The United Nations’ 2030 Agenda for Sustainable Development was adopted in September 2015. It is underpinned by 17 Sustainable Development Goals (SDGs) and 169 targets. National policymakers now face the challenge of implementing this indivisible agenda and achieving progress across the economic, social, and environmental dimensions of sustainable development worldwide. As the process moves towards implementation, there is a need to address the scope and systemic nature of the 2030 Agenda and the urgency of the challenges. This requires a wide range of tools and science-based analysis to navigate that complexity and realize the ambition.

This report explores the nature of interlinkages between the SDGs. It is based on the premise that a science-informed analysis of interactions across SDG domains – which is currently lacking – can support more coherent and effective decision-making, and better facilitate follow-up and monitoring of progress. Understanding possible trade-offs as well as synergistic relations between the different SDGs is crucial for achieving long-lasting sustainable development outcomes. A key objective of the scoring approach described here is to stimulate more science-policy dialogue on the importance of interactions, to provide a starting point for policymakers and other stakeholders to set their priorities and implementation strategies, and to engage the policy community in further knowledge developments in this field.

Underlying Principles

All SDGs interact with one another – by design, they are an integrated set of global priorities and objectives that are fundamentally interdependent. Understanding the range of positive and negative interactions among SDGs is key to unlocking their full potential at any scale, as well as to ensuring that progress made in some areas is not made at the expense of progress in others. The nature, strengths, and potential impact of these interactions are largely context-specific and depend on the policy options and strategies chosen to pursue them. SDG 16 (good governance) and SDG 17 (means of implementation) are key to turning the potential for synergies into reality, although they are not always specifically highlighted as such throughout the report. For many, if not all, goals, having in place effective governance systems, institutions, partnerships, and intellectual and financial resources is key to an effective, efficient, and coherent approach to implementation.
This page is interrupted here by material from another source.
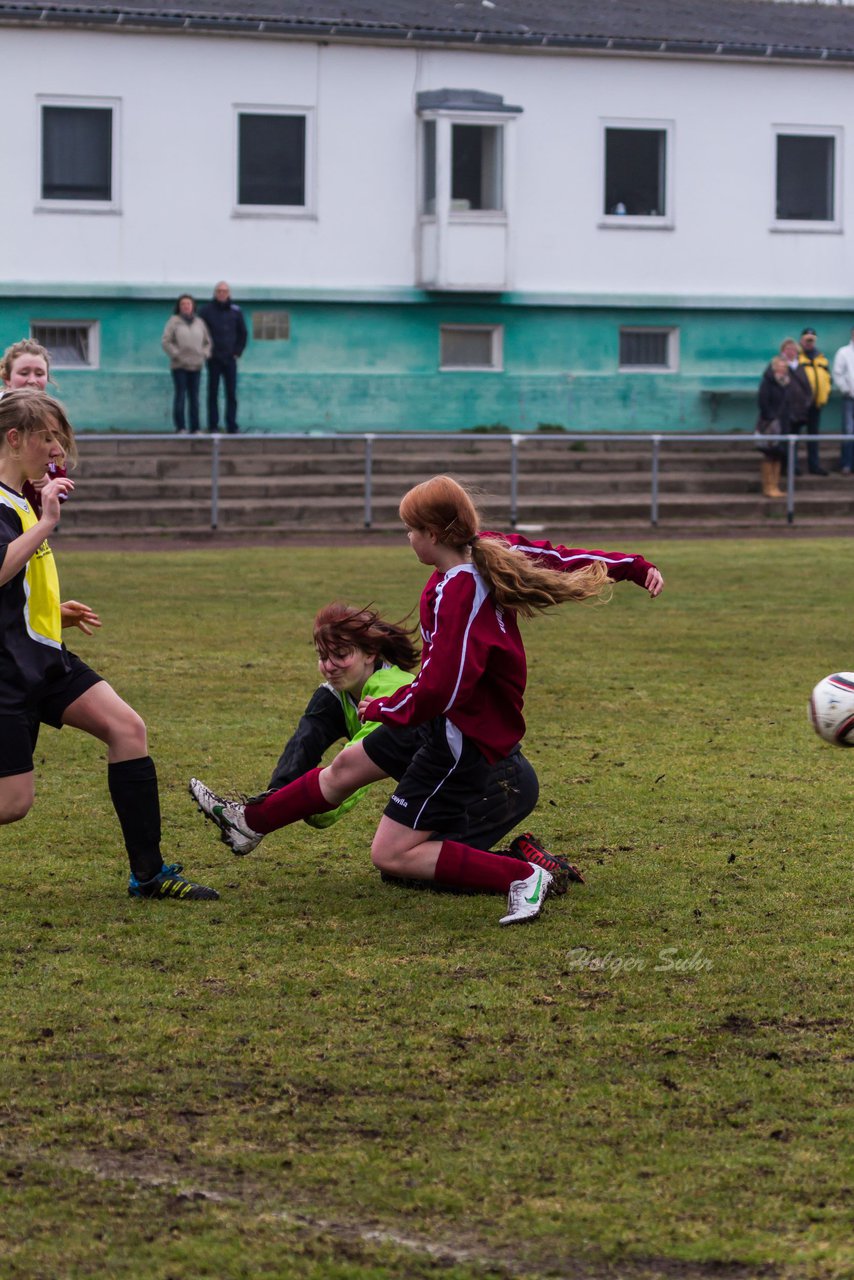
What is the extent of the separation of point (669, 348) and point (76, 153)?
940 centimetres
Policymakers, practitioners, and scientists working at the global, regional, national, and local levels on implementing or supporting the implementation of the SDGs are the intended audience for this report.

Key Findings

The four SDGs analyzed in detail in this report (SDG 2, SDG 3, SDG 7, SDG 14) are mostly synergistic with the other SDGs. Using a 7-point scale, a team of scientists evaluated the key target-level interactions between an ‘entry goal’ and all other goals, and attributed a score to these interactions based on their expert judgment and as justified through the scientific literature. The score most often allocated is +2 (‘reinforcing’). The assessment identified 316 target-level interactions overall, of which 238 are positive, 66 are negative, and 12 are neutral. This analysis found no fundamental incompatibilities between goals (i.e., where one target as defined in the 2030 Agenda would make it impossible to achieve another). However, it did identify a set of potential constraints and conditionalities that require coordinated policy interventions to shelter the most vulnerable groups, promote equitable access to services and development opportunities, and manage competing demands over natural resources to support economic and social development within environmental limits.
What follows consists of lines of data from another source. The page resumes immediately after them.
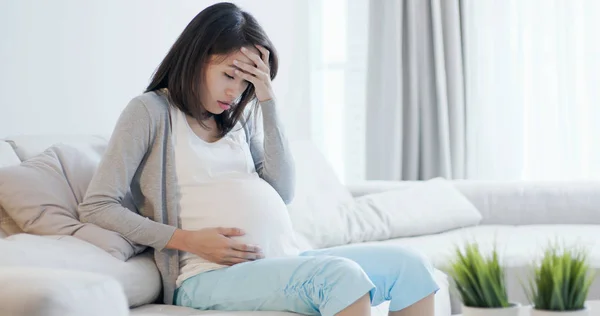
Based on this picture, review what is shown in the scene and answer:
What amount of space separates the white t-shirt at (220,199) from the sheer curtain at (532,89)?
2597 mm

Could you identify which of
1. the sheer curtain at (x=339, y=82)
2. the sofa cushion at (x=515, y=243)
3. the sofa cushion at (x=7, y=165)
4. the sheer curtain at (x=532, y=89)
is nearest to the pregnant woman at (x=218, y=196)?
the sofa cushion at (x=7, y=165)

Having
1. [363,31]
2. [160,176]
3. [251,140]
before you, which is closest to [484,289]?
[160,176]

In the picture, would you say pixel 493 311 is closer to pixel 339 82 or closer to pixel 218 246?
pixel 218 246

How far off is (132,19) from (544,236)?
5.11 ft

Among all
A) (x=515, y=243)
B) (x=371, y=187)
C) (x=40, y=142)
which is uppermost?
(x=40, y=142)

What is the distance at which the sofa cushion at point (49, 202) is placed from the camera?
179cm

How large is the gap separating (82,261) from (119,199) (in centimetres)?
22

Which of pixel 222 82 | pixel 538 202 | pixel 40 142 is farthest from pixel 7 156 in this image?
pixel 538 202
The process of systematically identifying and scoring interactions across the 17 SDGs using a common terminology is very valuable. It allows broad multi-disciplinary and multi-sectoral conversations, makes it possible to synthesize knowledge and to scope knowledge needs, and provides rational and concrete focal points (clusters of targets that need to be addressed together) for an integrated approach to implementation and monitoring.

This approach provides a basis for a science-policy dialogue on translating integrated science for the achievement of the SDGs. As a tool for policy coherence, it provides an understanding of the conflicts and synergies to be managed across government departments and sectors, understanding where the emphasis should be put for efficient and effective action, and identifies who needs to be brought to the table to achieve collective impacts across multiple interacting policy domains. There is clearly no one-size-fits-all approach to understanding target interactions, and building on this work will require a commitment to continuous iteration and improvement.